新蔡西北小城,在西北小城正在清點牲口的烏鱧很是興奮,他怎麽都沒想到自己竟然會有這麽一天。


    “良人,為何會有犍牛百六十?”


    原本把老婆藏起來的烏鱧,現在也敢讓老婆出來幫忙了。而且大膽地讓老婆稱呼他為“良人”,憑什麽不是“良人”?


    上將軍認證過的!


    “你有所不知啊。”


    烏鱧嘿嘿一笑,跟老婆道,“這西北小城雖也藏兵,平日裏,卻是賃牛存欄之地。你當為何老夫子擇選此處?便是看中此地牛馬羊犬之數啊。”


    整個新蔡的大牲口,或者說,整個新蔡在市場上流轉的大牲口,基本都在西北小城。


    一是方便運輸,二是這裏地方大,可以養很多牲口。


    小城的戰備作用,大部分時候都不需要它發揮,戰事起來,隨時征調就是。


    隻是這一回李解比較缺德,來了個水淹新蔡,而且效率太高速度太快,根本讓新蔡反應不過來。

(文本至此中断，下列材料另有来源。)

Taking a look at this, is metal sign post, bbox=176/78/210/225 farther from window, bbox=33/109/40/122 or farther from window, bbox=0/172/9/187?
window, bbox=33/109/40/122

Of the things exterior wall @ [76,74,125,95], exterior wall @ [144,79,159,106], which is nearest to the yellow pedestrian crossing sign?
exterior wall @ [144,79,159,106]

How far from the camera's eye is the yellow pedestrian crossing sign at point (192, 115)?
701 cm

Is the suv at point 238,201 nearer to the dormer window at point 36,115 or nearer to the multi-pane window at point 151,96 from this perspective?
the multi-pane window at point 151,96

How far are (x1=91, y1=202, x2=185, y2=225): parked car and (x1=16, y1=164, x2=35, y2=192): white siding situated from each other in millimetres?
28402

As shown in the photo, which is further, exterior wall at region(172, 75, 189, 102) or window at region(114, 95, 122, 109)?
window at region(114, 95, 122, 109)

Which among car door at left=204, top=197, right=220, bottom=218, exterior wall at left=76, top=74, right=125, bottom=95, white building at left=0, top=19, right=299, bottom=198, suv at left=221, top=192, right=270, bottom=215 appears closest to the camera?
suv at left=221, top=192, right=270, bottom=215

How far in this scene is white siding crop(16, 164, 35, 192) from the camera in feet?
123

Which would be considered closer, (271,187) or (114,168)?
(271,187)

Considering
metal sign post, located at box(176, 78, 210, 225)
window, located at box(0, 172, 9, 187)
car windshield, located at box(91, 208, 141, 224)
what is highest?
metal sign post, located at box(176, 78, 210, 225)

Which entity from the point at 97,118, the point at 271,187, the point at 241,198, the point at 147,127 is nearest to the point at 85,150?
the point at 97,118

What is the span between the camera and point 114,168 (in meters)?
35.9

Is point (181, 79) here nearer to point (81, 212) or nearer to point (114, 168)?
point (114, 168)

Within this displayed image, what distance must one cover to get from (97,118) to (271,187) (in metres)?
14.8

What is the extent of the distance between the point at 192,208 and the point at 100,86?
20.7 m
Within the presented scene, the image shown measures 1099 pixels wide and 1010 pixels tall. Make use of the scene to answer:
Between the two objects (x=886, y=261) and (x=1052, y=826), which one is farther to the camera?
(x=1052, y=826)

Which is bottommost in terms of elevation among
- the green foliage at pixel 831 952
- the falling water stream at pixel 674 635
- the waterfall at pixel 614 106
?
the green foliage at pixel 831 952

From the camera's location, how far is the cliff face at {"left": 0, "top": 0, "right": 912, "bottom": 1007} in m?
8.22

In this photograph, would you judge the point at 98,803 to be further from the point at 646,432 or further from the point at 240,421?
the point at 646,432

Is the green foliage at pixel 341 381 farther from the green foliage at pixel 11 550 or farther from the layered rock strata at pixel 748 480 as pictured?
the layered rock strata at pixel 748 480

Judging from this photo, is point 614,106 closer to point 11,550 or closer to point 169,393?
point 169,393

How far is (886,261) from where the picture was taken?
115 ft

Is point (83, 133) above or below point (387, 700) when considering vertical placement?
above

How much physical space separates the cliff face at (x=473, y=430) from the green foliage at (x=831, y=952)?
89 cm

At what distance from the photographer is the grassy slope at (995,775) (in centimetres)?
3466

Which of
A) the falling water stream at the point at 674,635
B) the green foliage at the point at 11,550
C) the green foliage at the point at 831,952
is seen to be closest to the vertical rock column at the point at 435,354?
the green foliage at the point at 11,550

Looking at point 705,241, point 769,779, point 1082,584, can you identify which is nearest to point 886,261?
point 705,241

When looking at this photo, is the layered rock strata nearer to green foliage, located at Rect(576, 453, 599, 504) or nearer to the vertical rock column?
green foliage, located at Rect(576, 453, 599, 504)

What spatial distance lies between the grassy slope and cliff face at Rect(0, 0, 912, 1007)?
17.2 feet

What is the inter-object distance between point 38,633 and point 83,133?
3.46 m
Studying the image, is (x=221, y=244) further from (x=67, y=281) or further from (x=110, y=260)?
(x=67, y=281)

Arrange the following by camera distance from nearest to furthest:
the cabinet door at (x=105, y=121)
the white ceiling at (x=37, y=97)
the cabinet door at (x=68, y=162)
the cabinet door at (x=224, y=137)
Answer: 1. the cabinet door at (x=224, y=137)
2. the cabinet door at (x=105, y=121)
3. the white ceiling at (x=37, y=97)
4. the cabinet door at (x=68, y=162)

    正常來說,想要挖開汝水大墊,沒個三五千人,根本不可能成功。


    而且就算有了三五千人,還得提前築壩蓄水,否則水速不夠,衝垮人工挖開的堤壩也是比較慢的。


    哪裏像李專員,一晚上就搞不知道多少個口子出來,汝水一下子就傾瀉而出,剛剛好把新蔡淹了個遍。


    泥濘的確是增加了攻城難度,也讓守軍挺爽的。


    但同樣的,物資轉運轉移就出現了大問題,想要把西北小城的大牲口調動起來,組織的人力非常高。


    以往隻要趕著牲口行走就行了,泥濘讓牲口沒辦法像往常一樣行走,稍微陷上一段路,牲口的體力就會被消耗殆盡。


    和人不一樣,禽畜的耐力都挺差的。


    “如今有了肉食,聽聞上將軍還會再行賞賜牛羊豬狗,這附近幾個村邑……難道你沒察覺,都有往來西北小城,隨後借道前往汝水,再往白邑?”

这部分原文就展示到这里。